__Description of the task__
Copy the rows starting at the line that contains "In this image, between" and ending at the last row, substituting "gravel path" for "dirt road" and leaving everything else as it is.

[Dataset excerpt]

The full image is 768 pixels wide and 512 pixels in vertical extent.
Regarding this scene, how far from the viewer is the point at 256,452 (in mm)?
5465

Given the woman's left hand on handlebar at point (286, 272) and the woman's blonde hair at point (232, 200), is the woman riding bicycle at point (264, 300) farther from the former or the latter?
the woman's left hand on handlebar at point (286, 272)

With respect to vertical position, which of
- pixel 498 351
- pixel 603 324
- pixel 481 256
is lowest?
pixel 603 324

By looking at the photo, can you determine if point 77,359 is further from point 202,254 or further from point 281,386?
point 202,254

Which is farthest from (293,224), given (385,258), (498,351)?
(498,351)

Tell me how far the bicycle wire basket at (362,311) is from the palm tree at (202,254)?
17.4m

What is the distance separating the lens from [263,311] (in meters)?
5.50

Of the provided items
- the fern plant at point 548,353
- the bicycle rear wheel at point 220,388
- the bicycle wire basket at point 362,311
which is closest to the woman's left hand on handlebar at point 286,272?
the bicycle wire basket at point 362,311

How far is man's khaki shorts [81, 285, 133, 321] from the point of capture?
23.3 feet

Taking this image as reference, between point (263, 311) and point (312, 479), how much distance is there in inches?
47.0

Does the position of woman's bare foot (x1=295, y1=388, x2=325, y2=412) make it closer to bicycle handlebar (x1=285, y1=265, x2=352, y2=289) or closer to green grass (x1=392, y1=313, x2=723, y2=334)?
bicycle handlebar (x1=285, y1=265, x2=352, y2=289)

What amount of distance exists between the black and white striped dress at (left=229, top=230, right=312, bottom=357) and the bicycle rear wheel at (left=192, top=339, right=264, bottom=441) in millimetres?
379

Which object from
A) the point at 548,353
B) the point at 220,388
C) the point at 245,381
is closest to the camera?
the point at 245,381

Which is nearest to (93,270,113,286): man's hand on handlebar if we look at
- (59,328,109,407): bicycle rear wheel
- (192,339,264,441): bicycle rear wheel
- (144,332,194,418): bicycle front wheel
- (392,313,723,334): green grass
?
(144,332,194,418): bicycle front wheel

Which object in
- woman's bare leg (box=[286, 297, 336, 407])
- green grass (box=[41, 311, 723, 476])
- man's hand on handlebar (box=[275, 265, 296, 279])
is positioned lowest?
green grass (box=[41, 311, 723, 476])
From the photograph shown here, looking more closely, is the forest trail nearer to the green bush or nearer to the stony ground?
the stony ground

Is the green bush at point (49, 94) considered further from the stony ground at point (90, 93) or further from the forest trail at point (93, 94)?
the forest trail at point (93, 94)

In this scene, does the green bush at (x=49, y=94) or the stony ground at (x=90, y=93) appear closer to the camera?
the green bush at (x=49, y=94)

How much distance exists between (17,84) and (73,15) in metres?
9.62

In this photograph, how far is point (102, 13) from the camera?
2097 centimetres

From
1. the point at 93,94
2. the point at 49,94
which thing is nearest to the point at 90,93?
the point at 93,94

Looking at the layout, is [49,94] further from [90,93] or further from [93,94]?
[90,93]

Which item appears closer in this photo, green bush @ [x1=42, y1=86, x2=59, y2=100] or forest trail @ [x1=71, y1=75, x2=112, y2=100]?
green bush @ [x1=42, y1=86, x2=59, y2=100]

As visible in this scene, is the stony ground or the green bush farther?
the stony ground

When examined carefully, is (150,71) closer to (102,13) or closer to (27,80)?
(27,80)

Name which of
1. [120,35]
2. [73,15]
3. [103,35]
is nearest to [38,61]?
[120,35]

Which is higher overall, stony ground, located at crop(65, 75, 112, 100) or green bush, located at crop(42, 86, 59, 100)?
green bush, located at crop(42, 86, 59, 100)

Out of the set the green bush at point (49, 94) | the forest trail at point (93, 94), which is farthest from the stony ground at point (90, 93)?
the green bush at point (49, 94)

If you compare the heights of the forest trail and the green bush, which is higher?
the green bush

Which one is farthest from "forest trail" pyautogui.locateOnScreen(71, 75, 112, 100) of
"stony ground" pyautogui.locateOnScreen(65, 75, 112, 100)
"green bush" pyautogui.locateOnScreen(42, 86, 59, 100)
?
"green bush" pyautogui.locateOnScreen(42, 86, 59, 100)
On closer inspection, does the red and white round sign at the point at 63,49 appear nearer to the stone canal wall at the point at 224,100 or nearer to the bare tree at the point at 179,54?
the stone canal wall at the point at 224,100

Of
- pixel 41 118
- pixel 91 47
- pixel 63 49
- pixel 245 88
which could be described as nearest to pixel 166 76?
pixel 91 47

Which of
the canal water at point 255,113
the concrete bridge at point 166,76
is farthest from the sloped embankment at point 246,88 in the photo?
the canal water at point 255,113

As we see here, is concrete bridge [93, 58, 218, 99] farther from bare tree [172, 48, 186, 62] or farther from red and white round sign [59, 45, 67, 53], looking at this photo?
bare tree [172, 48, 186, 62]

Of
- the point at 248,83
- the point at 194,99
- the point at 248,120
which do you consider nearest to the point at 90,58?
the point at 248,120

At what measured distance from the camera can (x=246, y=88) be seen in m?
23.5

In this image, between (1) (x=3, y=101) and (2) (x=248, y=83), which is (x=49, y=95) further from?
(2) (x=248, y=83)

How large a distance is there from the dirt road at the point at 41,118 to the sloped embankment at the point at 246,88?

__Answer to this task__
In this image, between (1) (x=3, y=101) and (2) (x=248, y=83), which is (x=49, y=95) further from?
(2) (x=248, y=83)

How large a distance is there from the gravel path at the point at 41,118 to the sloped embankment at the point at 246,88?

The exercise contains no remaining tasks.